START Selected extract

One thing divided workers have in common is divisions
AFSCME-MN's 2023-2025 tentative master agreement proposed a rare-sized, long overdue pay increase for Minnesota's public employees, and since a majority voted to accept, not strike, compensation changed upward for all Minnesota's state public employees across all units, north, south, east and west, all units and classes, on all steps.
That contract had a chorus of critics advising against accepting something good in lieu of something better. Doubts were sown attacking those who negotiated that raise, with enough doubts being sadly credible to undermine election integrity necessary for members to participate by trustingly casting votes. Reportedly, at some point at some polling places, on polling day, provocateurs targeted the rabble with unsolicited personal points of view shared close enough and intimidatingly enough that it apparently aimed to influence or suppress member's right to vote their private conscience.
Economic division is one explaination why, as one travels north, out to the farms and forests, away from urban Metros where jobs, if not luxe cosmopolitan living, comes easy, outstate with the rocks and cows where factory closings and cyclic boom-busts make gaming casinos the only stable and dependable full time employment, places where desperate precariousness reigns.
State worker raises might never come again, so why complain about dental quality of a gift horse? AFSCME raises need to appear proportionate enough in recognizing career-long, sustained effort at competent public service performance. In underplaying this division, feelings about dedication to service darn near turned the biggest state worker raise ever into negotiator incompetence and union graft poison.
There are today more, not less, deadly mortal risks doing jobs directly facing the public. Public employment - sounds risky, would you risk your life to save someone? Nurses, doctors, first responders, peace officers - not just MnDOT who work plowing highways, but all who track inventory, do maintenance work for public thoroughfares, care for others or enforce laws that can end up sleepless, burned-out if denied leave in a spiral of understaffing, suffer repetitive nightmares about undoable things they did, with some unable to forget sights that cannot be unseen.

END Selected extract
START Dataset entries

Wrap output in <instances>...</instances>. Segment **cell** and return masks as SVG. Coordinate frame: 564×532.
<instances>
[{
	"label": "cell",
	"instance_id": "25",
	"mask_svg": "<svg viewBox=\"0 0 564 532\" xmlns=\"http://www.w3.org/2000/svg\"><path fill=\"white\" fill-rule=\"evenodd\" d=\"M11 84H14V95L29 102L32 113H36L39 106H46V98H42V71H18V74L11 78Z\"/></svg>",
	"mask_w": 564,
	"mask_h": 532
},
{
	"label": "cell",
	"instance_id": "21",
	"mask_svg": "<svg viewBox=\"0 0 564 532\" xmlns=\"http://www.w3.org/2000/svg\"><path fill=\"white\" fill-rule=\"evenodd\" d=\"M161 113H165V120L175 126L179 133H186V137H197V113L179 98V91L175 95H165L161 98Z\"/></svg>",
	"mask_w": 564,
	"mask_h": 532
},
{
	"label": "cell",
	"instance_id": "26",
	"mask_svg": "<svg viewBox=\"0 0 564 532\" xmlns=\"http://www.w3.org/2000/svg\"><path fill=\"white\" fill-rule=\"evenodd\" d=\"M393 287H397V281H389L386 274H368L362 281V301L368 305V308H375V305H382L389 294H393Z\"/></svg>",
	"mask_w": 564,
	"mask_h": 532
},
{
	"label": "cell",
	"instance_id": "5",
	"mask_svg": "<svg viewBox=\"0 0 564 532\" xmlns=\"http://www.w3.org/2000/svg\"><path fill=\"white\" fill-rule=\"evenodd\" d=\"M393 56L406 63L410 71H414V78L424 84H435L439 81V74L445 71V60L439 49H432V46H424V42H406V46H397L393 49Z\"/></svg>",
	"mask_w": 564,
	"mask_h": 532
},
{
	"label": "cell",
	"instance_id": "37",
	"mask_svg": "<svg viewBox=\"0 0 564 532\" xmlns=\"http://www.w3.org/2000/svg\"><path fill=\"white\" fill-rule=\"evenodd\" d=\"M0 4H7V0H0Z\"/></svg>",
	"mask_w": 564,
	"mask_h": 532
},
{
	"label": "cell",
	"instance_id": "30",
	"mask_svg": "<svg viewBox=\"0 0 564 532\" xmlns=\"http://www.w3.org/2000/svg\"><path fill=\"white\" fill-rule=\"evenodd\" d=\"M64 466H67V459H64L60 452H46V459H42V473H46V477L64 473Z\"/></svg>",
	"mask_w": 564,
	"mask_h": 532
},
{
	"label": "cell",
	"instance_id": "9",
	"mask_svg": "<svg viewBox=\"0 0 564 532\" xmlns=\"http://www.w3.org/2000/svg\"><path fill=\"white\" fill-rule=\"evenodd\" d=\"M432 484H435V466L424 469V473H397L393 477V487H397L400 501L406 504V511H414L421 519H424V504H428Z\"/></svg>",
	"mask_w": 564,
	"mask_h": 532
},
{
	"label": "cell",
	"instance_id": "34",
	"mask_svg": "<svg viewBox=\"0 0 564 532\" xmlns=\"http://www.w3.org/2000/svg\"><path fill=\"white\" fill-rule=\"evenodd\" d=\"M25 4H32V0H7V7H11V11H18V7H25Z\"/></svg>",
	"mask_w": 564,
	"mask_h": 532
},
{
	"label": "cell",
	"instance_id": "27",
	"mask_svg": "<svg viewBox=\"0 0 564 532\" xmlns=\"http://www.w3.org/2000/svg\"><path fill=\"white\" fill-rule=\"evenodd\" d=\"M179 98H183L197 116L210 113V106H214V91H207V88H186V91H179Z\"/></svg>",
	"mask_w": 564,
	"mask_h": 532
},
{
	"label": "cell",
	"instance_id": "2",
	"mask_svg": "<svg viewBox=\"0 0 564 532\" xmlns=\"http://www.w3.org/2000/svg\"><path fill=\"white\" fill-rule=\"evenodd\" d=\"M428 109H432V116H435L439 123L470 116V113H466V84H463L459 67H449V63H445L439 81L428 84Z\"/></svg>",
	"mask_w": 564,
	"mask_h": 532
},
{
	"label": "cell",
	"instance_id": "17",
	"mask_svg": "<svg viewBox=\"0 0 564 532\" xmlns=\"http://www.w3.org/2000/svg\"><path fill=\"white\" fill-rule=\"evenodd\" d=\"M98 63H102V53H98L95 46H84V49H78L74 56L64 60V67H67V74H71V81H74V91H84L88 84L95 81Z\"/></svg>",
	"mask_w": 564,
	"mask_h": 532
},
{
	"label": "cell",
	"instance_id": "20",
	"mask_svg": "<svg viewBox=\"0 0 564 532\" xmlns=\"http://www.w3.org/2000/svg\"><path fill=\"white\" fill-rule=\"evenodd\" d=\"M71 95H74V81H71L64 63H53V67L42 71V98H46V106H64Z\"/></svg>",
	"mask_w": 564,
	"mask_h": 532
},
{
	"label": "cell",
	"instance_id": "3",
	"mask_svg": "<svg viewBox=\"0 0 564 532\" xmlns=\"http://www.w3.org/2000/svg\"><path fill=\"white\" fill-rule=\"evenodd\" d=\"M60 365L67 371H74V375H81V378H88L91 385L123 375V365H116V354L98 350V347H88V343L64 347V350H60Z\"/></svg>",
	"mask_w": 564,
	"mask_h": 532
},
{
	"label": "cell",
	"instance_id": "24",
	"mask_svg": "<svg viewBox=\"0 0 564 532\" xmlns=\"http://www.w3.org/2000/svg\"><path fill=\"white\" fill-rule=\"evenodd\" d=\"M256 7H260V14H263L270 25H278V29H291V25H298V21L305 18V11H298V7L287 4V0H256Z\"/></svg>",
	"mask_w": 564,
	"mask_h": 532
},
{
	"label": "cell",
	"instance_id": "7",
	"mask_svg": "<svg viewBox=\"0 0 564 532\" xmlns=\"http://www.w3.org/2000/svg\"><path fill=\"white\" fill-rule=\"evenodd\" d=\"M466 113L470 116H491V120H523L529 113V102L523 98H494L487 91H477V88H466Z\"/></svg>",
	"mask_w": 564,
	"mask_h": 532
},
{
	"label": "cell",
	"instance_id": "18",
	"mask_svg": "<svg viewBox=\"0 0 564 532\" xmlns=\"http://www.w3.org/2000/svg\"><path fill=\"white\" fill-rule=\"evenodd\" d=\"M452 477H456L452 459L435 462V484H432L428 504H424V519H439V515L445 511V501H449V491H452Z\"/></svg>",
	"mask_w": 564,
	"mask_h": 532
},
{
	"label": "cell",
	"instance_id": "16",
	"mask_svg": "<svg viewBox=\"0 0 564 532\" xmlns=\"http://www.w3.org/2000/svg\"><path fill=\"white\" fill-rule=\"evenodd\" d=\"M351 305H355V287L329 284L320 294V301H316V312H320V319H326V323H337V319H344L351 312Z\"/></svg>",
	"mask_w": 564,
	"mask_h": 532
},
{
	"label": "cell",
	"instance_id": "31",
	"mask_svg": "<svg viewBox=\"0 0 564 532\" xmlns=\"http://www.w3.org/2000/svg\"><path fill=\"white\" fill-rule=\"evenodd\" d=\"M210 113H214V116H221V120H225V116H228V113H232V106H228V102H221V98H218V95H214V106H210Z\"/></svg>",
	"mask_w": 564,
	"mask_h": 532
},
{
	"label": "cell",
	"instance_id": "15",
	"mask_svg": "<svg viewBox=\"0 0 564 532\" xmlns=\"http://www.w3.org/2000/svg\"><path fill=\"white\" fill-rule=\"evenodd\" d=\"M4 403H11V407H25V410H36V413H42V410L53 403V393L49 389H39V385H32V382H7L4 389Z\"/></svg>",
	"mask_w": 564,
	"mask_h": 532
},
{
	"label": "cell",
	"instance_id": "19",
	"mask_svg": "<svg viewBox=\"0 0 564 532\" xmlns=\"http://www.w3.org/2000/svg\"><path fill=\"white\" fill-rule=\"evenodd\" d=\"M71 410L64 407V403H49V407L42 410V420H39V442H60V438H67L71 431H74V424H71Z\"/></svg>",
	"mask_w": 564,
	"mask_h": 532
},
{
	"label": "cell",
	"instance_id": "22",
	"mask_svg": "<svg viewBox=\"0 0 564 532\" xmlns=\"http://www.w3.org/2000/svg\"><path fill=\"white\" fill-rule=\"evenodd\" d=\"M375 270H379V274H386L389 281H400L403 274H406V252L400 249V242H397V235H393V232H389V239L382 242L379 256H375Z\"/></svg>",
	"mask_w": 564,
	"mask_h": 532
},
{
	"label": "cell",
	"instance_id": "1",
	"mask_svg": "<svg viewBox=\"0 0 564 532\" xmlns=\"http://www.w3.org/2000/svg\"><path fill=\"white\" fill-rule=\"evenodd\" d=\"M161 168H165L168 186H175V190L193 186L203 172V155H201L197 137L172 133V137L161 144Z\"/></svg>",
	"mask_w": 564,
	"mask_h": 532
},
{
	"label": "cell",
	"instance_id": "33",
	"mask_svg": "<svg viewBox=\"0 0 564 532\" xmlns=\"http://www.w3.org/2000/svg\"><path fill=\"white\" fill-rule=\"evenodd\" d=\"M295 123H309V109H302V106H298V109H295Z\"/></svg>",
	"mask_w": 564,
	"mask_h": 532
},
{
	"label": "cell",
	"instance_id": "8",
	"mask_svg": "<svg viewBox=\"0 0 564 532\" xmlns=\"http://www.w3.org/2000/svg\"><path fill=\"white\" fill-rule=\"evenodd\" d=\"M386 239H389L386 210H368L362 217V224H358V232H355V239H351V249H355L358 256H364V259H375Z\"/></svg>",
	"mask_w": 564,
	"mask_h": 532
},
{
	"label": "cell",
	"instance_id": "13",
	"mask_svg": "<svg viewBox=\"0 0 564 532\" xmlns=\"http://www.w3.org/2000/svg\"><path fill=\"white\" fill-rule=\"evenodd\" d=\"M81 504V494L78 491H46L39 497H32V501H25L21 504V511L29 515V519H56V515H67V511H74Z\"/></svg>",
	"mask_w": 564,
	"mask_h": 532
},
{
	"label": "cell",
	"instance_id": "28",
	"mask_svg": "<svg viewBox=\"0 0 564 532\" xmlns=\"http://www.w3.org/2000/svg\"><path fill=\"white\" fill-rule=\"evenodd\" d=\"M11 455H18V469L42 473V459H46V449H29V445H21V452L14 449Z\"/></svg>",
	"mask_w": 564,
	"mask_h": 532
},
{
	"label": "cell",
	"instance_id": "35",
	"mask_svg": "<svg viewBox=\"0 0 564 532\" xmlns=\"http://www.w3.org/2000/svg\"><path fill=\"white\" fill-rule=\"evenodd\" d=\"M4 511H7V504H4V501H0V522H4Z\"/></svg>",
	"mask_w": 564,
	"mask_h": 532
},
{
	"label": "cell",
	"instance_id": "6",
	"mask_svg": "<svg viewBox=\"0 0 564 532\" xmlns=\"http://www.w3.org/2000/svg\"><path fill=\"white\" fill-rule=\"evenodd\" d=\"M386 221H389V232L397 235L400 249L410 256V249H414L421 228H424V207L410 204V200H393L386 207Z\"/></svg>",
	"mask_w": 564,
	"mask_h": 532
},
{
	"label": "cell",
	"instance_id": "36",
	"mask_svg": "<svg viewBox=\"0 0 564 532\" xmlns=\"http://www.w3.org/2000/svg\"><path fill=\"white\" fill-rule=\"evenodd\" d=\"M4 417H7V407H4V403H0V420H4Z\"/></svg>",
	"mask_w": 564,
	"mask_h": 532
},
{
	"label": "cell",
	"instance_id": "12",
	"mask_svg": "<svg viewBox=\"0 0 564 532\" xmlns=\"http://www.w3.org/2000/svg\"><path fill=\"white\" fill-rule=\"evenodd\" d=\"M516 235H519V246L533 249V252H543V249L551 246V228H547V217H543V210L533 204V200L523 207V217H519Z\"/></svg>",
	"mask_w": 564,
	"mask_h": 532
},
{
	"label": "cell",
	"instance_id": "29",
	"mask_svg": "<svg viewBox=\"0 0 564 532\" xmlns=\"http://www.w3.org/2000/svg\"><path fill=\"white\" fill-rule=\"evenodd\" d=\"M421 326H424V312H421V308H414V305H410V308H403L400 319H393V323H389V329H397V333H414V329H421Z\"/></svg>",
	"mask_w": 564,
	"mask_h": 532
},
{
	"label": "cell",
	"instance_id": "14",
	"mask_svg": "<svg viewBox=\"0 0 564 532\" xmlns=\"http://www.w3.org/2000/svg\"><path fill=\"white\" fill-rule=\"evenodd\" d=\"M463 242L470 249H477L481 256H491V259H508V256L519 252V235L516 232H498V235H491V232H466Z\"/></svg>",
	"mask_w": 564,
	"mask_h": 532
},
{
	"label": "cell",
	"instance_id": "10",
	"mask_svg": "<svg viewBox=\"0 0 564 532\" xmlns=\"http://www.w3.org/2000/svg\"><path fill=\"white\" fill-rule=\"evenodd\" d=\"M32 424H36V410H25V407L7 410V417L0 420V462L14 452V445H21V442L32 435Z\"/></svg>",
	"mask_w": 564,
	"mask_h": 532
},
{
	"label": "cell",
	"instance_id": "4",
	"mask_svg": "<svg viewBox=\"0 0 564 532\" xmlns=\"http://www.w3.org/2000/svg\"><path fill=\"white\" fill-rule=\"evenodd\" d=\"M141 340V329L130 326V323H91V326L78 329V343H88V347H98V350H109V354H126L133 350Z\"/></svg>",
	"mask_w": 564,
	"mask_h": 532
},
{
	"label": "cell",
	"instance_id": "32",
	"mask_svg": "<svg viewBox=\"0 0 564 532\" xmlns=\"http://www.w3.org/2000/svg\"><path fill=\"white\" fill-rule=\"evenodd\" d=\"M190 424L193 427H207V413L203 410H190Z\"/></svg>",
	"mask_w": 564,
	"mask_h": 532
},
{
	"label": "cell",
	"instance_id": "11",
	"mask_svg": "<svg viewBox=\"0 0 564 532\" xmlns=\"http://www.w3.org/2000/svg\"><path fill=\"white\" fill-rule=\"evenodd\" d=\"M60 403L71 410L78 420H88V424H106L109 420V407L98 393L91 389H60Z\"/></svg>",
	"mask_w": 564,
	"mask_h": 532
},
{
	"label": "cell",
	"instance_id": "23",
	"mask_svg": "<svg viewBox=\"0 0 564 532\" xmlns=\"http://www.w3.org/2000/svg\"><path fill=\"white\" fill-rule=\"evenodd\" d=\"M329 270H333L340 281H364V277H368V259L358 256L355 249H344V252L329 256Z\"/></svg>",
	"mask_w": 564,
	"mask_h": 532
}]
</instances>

END Dataset entries

From the piece on the AFSCME-MN contract, reproduce word for word the passage that begins at "That contract had" and ends after "their private conscience.".

That contract had a chorus of critics advising against accepting something good in lieu of something better. Doubts were sown attacking those who negotiated that raise, with enough doubts being sadly credible to undermine election integrity necessary for members to participate by trustingly casting votes. Reportedly, at some point at some polling places, on polling day, provocateurs targeted the rabble with unsolicited personal points of view shared close enough and intimidatingly enough that it apparently aimed to influence or suppress member's right to vote their private conscience.